## 1. Introduction

In this tutorial, we’ll look at how to create a maze algorithmically.

Since there are many different types of mazes and ways to create them, we’ll only look at perfect mazes in the shape of a square.

## 2. Types of Mazes

Mazes come in many different types and shapes. The most common ones are rectangular and circle-shaped mazes.

Typically, a maze has a defined start and endpoint with a single way from the start to the end. However, there might be multiple endpoints, multiple starting points, and more than one possible path from the start to the end.

A maze can also have disconnected areas, which means there is no path from the rest of the maze to that area.
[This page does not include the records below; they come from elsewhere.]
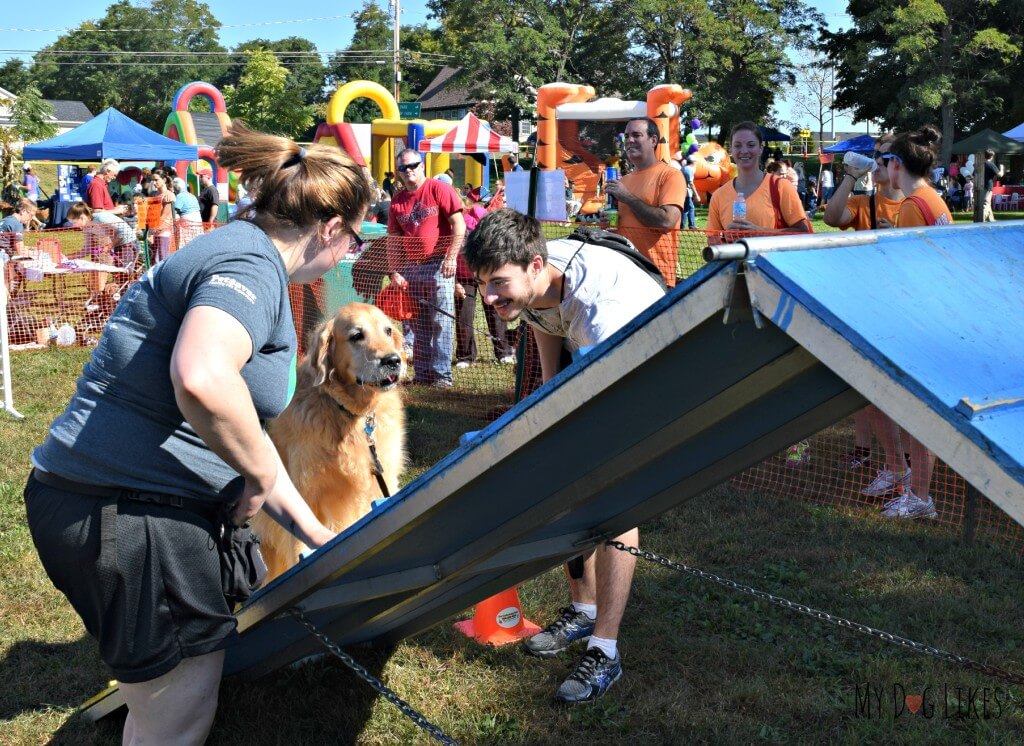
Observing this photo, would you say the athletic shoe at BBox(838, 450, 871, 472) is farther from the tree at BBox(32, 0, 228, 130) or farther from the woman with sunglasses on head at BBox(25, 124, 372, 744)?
the tree at BBox(32, 0, 228, 130)

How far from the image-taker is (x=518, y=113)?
178 ft

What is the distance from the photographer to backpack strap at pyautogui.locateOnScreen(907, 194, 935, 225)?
16.8 ft

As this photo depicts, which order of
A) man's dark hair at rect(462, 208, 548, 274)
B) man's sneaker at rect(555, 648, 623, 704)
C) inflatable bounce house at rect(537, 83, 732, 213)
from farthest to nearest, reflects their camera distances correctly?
inflatable bounce house at rect(537, 83, 732, 213)
man's sneaker at rect(555, 648, 623, 704)
man's dark hair at rect(462, 208, 548, 274)

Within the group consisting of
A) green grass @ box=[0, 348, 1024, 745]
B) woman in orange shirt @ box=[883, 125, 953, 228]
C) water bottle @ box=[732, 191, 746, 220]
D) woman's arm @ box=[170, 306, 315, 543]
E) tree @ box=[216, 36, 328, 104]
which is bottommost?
green grass @ box=[0, 348, 1024, 745]

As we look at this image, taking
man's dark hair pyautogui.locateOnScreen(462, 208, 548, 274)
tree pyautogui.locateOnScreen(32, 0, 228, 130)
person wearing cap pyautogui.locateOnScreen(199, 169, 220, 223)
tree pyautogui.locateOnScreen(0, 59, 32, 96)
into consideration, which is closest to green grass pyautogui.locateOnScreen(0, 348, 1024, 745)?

**A maze where every point is reachable and where there is only one single path from one point in the maze to any other point is called a perfect maze**. That’s the type of maze we’ll look at in this article.

## 3. Maze Generation Based on MST

The classical way to generate a perfect maze is a nice practical application of a Minimum Spanning Tree (MST).

In this article, we won’t discuss MSTs in more detail. The reader who isn’t familiar with MSTs can read more on that topic in our articles on Minimum Spanning Tree Vs Shortest Path Tree and Kruskal’s vs Prim’s Algorithm.

**The basis for our maze generation is a graph. The edges of a graph represent a connection between two junctions of a maze**.

In the following, we’ll only consider mazes of rectangular shape. However, the underlying graph can be visualized in many different ways.

To generate a maze, we start with a grid (Figure 1). Then we connect every cell with all neighboring cells. Figure 2 shows the resulting connectivity graph in blue:

In the next step, we remove the grid and assign random weights to every edge of the graph (Figure 3). Now, we can calculate the MST using an algorithm of our choice. Figure 4 shows an example of an MST based on randomly assigned weights:

In the last step, we remove all the initial grid walls, which intersect with the MST (Figure 5). The result is a randomized perfect maze (Figure 6):

The maze in Figure 6 doesn’t have a single start or end yet. We can choose a random start vertex and a random end vertex, and since an MST has only one path from every cell to any other, the same is also true for our maze.

Furthermore, we can easily calculate the path from a given start vertex to a given end vertex using a shortest-path algorithm like Dijkstra’s Algorithm. Figures 7 and 8 show the path from the bottom left to the top right and top left, respectively:

We get an interesting variation if we consider the MST itself as walls as well. Figure 9 shows an example (the vertices of the MST are shown in red). This maze has one single path which forms the entire maze.

That means if we start at any point and follow the maze (there’s no branching), we end up at the same point and have traversed the whole maze:

## 4. Maze Generation Based on Randomized DFS

### 4.1. Description

Another way of generating a maze is by applying a randomized Depth First Search (DFS) to the grid.

The algorithm starts at a given cell and marks it as visited. It selects a random neighboring cell that hasn’t been visited yet and makes that one the current cell, marks it as visited, and so on.

If the current cell doesn’t have a neighbor that hasn’t been visited yet, we move back to the last cell with a not-visited neighbor.

The algorithm finished when there is no not-visited cell anymore.

Here is the outline of the algorithm:

```
algorithm CreateMaze():
// OUTPUT
// A maze generated using randomized DFS
startVertex <- Vertex(0, 0)
randomizedDFS(startVertex)
algorithm RandomizedDFS(vertex):
// INPUT
// vertex = current vertex in the maze
// OUTPUT
// Modifies the maze structure
mark vertex as visited
nextVertex <- next random unvisited neighbour
while nextVertex != null:
connectCells(vertex, nextVertex)
randomizedDFS(nextVertex)
nextVertex <- next random unvisited neighbour
```

The algorithm is recursive and might cause memory issues for big mazes. However, it can easily be implemented as an iterative algorithm similar to the normal DFS.

### 4.2. Example

The animation shows the current cell in red. Note how the jumps become bigger the more cells are part of the maze:

## 5. Conclusion

We’ve seen two different ways of creating a perfect maze, a randomized MST and a randomized DFS.

There are many ways to visualize a maze. Still, the underlying data structure is always a graph, which means that we can apply graph theory theorems to analyze maze generation and pathfinding in a maze.

Overall, mazes are a fun and practical way to explore graph theory.